Crawford tapped the pile of documents, photos and microfiche. “What’s the key phrase? You’ve looked at this stuff. Don’t pretend you haven’t. Your father and Damon coded some of it. Five letter groupings.” He gestured at Yazzie, then himself. “We know about codes. The Navajo couldn’t be broken by an outsider not just because of the language but also because they made up terms for over six hundred things that were essential. The only other encryption that secure is a one-time code. Using a phrase that only both sides know. Someone else would have no way of breaking it. I’m figuring your father and Damon kept it simple.”
“You said it yourself,” Toni said. “It’s something only Damon and my father would have known.” Toni sat down on the other side of the table from Crawford and Yazzie. “I have no idea. There’s no upside for me to any of this. I know that. Even if I knew, I wouldn’t tell you.”
“Darling,” Crawford said, “the upside is breathing. You get to keep living.”
“Why do you want Kane so badly?” Toni asked.

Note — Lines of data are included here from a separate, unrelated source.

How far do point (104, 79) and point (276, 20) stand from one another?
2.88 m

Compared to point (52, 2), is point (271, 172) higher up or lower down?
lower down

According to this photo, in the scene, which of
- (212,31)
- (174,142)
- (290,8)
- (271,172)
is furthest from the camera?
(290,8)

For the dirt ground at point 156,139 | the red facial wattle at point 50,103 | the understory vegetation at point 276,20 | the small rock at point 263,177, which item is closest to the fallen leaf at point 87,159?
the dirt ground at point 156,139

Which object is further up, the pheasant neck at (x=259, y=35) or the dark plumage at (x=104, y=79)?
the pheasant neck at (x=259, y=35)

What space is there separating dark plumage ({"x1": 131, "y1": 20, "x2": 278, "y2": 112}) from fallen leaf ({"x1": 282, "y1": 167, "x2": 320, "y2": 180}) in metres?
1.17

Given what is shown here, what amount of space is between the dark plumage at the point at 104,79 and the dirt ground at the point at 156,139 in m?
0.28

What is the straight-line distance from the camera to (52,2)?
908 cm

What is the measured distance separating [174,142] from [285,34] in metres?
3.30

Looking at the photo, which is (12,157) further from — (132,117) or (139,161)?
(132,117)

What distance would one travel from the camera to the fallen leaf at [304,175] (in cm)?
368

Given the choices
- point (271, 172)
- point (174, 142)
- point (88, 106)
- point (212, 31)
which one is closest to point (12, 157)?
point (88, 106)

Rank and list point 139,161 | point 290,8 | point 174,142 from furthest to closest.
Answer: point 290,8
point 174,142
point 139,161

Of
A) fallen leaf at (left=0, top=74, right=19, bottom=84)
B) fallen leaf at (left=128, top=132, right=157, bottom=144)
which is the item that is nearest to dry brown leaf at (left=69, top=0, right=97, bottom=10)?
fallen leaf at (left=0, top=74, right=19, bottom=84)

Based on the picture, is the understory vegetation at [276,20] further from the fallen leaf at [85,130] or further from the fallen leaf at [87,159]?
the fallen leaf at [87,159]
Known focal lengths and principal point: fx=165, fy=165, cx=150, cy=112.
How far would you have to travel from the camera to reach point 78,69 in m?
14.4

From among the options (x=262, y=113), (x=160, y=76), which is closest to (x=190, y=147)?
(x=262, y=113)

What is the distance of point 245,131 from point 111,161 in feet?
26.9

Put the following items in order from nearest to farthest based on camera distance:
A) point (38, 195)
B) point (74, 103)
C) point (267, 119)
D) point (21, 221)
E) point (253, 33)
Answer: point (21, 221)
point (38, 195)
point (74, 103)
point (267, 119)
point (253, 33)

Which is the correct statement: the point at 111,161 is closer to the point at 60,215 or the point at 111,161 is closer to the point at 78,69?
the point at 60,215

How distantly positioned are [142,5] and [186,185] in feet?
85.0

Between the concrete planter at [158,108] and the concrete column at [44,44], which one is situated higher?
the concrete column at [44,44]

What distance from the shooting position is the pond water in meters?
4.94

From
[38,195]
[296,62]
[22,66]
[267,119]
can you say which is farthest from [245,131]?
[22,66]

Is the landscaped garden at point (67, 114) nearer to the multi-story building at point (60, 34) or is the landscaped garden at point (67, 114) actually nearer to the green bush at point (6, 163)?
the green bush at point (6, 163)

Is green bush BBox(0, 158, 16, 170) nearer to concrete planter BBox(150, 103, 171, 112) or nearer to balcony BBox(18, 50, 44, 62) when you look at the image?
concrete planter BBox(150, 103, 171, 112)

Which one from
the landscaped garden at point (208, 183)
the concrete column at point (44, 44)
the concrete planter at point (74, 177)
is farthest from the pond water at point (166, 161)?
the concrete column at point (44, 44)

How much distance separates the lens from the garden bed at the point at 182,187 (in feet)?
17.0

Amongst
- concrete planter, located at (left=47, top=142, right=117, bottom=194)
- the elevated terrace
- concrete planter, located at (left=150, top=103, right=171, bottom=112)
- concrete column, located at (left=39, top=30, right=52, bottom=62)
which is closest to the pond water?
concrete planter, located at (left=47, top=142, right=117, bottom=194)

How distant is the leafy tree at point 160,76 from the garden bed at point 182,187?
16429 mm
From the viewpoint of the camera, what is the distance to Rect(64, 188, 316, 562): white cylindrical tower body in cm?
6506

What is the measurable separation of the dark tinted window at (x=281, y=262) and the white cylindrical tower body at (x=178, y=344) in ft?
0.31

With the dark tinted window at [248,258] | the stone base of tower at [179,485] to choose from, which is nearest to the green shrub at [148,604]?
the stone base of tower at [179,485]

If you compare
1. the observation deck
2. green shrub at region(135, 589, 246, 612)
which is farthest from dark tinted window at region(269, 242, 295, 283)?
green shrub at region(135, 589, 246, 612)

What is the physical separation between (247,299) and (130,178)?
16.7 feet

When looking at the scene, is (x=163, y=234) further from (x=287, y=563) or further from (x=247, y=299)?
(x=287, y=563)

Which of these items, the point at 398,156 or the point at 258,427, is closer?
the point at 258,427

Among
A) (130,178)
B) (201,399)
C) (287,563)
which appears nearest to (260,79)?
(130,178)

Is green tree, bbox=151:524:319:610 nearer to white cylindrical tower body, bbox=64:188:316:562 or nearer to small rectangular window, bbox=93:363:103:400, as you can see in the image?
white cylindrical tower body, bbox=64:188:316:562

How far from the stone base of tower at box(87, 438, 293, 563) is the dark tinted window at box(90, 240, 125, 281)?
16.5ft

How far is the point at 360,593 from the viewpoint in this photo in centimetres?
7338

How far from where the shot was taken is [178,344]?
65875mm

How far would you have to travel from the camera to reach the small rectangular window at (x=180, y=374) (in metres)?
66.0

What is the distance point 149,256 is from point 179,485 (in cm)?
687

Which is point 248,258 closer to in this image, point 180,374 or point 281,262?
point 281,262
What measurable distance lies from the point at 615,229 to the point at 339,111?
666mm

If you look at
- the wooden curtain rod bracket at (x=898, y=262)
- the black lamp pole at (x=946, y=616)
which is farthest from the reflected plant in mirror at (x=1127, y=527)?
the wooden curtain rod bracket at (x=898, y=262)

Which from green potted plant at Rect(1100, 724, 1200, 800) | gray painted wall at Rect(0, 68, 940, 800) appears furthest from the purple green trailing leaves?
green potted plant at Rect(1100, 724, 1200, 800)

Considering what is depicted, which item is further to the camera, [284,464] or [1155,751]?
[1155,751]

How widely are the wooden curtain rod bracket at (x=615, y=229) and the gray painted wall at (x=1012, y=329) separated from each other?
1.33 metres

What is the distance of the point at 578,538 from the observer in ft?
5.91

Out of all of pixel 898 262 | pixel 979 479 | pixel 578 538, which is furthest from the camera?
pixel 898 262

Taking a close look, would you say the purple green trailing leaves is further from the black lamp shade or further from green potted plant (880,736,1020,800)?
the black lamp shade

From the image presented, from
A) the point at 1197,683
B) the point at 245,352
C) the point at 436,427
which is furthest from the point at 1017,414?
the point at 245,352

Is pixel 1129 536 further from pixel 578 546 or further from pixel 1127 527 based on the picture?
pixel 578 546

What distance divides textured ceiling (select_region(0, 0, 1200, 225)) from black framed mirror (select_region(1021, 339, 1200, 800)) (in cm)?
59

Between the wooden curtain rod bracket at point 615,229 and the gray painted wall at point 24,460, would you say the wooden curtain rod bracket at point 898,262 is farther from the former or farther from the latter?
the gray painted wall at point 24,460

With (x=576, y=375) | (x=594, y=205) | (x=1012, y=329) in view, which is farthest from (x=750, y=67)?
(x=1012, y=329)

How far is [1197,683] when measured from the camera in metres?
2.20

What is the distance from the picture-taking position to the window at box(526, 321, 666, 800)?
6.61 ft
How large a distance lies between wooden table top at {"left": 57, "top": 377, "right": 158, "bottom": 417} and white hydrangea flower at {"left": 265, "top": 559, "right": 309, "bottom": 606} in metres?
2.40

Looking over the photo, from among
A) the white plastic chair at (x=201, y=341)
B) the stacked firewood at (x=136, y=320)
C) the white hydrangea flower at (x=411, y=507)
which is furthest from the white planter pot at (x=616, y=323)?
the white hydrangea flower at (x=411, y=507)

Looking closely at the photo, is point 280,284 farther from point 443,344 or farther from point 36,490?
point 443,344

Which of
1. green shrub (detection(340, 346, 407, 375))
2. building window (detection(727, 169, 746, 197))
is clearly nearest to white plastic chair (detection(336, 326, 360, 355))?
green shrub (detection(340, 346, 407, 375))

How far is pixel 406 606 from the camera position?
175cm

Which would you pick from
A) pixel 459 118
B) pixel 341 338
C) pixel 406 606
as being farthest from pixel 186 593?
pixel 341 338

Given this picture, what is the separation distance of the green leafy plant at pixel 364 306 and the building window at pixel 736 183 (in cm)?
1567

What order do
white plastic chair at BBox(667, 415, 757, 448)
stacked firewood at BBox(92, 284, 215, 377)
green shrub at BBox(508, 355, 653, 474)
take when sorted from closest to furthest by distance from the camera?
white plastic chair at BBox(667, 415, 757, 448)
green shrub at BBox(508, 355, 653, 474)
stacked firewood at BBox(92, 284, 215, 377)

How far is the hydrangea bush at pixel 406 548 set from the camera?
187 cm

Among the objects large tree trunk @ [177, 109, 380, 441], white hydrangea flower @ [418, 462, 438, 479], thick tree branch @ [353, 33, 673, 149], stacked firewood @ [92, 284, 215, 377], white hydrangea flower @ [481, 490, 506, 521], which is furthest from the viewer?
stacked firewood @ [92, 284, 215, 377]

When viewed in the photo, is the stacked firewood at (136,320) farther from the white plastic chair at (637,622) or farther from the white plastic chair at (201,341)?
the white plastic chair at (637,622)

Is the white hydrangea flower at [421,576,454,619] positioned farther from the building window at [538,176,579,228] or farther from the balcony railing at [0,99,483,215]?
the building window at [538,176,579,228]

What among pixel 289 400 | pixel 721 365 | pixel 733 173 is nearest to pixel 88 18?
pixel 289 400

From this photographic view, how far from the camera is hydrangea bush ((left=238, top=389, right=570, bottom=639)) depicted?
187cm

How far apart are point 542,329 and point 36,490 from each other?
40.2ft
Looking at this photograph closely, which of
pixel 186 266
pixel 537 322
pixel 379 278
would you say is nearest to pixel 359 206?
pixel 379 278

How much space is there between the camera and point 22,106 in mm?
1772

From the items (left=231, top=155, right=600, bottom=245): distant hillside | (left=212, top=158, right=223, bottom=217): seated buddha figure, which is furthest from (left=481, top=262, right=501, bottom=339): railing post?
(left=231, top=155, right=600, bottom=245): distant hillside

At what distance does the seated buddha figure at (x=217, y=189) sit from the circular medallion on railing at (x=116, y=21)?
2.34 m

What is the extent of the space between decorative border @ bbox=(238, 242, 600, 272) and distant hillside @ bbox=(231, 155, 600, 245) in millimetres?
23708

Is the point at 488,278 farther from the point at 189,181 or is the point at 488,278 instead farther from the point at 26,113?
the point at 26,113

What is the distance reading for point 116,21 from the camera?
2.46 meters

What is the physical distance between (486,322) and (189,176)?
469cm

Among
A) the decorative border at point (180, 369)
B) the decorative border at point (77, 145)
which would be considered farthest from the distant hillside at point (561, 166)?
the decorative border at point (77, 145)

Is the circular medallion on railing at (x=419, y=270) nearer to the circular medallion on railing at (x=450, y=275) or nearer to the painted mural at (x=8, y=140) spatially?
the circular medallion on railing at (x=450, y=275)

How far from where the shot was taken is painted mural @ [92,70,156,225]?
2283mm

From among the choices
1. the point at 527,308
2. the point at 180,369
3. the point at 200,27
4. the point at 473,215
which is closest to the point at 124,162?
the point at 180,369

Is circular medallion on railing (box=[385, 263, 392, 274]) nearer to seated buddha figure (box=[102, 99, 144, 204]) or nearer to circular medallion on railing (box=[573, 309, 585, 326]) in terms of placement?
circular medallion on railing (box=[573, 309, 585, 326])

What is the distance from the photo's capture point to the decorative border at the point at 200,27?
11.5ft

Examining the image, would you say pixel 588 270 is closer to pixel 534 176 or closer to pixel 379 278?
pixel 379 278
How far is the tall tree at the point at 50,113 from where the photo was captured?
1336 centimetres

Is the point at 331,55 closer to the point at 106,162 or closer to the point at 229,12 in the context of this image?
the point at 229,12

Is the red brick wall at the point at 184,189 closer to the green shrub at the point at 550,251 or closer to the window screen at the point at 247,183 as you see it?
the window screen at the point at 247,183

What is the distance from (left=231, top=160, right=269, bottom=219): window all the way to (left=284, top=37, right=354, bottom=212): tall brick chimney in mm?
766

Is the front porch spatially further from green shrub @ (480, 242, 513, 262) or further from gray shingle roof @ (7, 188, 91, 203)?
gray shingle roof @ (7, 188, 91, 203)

“He killed my boys,” Crawford said.
Toni took a long look around the cavern, taking in the pile of heroin, the weapons, the duffle bags of cash, and the two Hmong squatting by their stove. “Right. That’s your priority.”
Crawford smiled and leaned forward. “Girl, you got a smart mouth on you.” His hand darted like a snake, smacking her hard on the side of the face.
The Hmong stopped what they were doing to look, then went back to cooking.
Toni pressed her hands on the top of the table, a large red splotch on her cheek. “That’s real manly of you, Crawford.”